1. Input sanitization — Strip or escape control characters and known injection patterns
2. Constrained output — Request structured outputs (JSON, fixed schema) that are hard to corrupt
3. Instruction isolation — Clearly separate system instructions from user data with delimiters
4. Output validation — Validate every response before using it

Caching

Cache responses for identical or near-identical inputs. Most production workloads have significant repetition. Caching reduces cost and latency simultaneously.

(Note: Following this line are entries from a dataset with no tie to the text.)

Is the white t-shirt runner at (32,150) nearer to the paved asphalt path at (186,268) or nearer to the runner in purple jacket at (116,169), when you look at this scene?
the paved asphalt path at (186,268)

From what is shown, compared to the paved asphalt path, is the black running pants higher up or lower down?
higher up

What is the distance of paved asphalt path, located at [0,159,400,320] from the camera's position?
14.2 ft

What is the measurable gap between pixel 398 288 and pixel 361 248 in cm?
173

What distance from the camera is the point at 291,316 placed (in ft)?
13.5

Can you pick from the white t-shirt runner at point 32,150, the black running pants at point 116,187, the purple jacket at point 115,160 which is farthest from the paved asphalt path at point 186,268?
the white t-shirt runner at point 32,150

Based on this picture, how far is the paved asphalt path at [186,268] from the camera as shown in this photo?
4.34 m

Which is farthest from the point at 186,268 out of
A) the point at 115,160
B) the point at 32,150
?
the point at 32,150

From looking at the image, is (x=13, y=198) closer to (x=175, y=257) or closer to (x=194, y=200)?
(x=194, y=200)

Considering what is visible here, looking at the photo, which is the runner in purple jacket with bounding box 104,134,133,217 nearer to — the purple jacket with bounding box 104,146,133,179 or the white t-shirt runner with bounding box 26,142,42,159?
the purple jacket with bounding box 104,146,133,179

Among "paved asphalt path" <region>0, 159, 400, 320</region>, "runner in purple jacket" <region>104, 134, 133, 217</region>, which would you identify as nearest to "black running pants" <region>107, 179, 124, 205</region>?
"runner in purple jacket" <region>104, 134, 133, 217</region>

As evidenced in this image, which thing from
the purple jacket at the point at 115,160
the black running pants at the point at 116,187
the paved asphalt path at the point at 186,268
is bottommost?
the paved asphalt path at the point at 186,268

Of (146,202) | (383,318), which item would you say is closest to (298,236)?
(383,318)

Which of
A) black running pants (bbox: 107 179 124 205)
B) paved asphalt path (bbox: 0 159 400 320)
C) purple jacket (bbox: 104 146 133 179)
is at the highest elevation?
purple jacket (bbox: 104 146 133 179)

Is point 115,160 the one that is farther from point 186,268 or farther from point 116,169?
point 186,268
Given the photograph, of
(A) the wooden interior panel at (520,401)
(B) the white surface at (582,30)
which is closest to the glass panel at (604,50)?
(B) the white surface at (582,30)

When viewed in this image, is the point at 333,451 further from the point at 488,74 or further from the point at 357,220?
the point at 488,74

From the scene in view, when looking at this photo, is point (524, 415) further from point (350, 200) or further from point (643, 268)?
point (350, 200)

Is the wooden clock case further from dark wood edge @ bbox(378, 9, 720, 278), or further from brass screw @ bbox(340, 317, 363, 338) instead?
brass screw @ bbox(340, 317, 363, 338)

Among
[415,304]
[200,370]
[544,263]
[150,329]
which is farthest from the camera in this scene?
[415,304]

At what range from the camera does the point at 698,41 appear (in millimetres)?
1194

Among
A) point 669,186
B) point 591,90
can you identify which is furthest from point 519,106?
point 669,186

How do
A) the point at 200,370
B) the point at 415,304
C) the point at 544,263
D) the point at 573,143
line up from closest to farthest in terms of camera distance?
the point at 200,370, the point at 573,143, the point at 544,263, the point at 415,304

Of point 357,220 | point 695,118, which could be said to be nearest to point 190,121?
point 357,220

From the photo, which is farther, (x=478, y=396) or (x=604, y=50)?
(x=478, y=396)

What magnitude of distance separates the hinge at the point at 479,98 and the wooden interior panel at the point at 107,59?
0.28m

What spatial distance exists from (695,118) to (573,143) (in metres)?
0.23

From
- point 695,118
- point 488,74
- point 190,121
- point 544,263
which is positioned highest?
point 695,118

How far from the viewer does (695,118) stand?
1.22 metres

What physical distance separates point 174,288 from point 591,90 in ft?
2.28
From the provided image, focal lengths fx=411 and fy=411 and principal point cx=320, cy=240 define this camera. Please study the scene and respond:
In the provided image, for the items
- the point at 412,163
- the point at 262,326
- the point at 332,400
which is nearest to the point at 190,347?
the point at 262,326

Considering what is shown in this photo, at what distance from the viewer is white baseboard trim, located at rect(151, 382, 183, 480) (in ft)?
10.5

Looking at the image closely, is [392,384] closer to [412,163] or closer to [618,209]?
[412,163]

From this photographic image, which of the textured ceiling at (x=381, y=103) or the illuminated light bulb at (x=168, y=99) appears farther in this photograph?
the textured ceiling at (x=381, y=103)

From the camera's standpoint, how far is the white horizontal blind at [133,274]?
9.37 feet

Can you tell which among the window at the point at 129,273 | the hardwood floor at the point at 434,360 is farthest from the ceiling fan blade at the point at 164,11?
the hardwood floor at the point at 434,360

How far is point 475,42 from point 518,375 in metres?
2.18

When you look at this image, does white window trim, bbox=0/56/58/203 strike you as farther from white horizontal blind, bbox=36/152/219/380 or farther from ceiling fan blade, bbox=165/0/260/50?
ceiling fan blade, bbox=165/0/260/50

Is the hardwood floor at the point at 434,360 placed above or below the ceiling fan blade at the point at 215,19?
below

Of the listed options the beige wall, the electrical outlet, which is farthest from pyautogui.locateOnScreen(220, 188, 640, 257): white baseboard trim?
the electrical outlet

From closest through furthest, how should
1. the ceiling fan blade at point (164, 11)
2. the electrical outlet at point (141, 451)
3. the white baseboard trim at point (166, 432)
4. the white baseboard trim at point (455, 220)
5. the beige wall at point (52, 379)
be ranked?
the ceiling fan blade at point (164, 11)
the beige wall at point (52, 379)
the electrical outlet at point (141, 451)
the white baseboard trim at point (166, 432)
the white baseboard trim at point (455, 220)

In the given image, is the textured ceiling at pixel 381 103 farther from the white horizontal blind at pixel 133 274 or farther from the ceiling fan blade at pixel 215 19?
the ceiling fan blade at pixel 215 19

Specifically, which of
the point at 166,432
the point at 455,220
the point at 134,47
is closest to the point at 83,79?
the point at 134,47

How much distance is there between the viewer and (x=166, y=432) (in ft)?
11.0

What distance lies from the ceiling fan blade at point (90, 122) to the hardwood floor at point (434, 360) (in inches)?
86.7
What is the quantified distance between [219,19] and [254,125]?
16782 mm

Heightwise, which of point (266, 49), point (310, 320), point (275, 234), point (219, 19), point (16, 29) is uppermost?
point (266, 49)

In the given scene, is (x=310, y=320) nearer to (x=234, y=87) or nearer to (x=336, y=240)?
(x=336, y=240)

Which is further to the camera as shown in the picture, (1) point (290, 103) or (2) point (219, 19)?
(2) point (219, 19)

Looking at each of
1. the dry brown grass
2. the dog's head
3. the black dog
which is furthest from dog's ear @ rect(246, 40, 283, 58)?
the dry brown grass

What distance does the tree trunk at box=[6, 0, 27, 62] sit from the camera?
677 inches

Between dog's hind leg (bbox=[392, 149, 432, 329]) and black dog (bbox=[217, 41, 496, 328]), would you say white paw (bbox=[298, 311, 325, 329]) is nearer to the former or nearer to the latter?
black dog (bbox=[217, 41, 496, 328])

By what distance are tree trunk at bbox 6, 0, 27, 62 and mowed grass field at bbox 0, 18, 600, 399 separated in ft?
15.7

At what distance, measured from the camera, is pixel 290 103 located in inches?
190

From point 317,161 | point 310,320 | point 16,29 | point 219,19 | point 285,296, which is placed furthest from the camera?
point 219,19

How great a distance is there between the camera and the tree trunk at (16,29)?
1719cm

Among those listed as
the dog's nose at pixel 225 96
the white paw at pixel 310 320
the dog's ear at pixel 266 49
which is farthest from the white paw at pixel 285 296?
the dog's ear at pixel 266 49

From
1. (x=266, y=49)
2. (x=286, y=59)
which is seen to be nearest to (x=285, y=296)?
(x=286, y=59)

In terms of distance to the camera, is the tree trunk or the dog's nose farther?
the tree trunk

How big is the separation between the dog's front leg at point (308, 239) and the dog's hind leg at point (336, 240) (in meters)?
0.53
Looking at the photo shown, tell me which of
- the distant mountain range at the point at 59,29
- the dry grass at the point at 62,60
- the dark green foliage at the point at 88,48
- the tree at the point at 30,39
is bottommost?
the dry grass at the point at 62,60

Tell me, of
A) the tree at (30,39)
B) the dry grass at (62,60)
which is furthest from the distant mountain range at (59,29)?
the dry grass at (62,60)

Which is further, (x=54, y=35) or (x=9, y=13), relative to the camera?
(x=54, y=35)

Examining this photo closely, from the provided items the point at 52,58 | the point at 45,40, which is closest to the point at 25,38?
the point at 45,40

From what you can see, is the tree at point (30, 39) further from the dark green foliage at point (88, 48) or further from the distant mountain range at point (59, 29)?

Use semantic caching for near-duplicate detection — even if two prompts aren't identical, they may have the same intent and thus the same ideal response.

Rate Limiting and Fallbacks

Never assume the AI provider is available. Build fallbacks:

• Retry logic with exponential backoff
• Graceful degradation (simpler non-AI response)
• Circuit breakers that disable AI features when error rates spike

Monitoring What Matters

Track in production:

• Latency (p50, p95, p99)
• Error rate by error type
• Token usage and cost per request
• Output quality (run evals on sampled production traffic)
• User satisfaction signals (thumbs up/down, re-prompts)

Version Management

When you update a production prompt, do it with a feature flag or gradual rollout. Monitor metrics during the transition. Have a rollback plan ready.

Never update a production prompt at 5 PM on a Friday.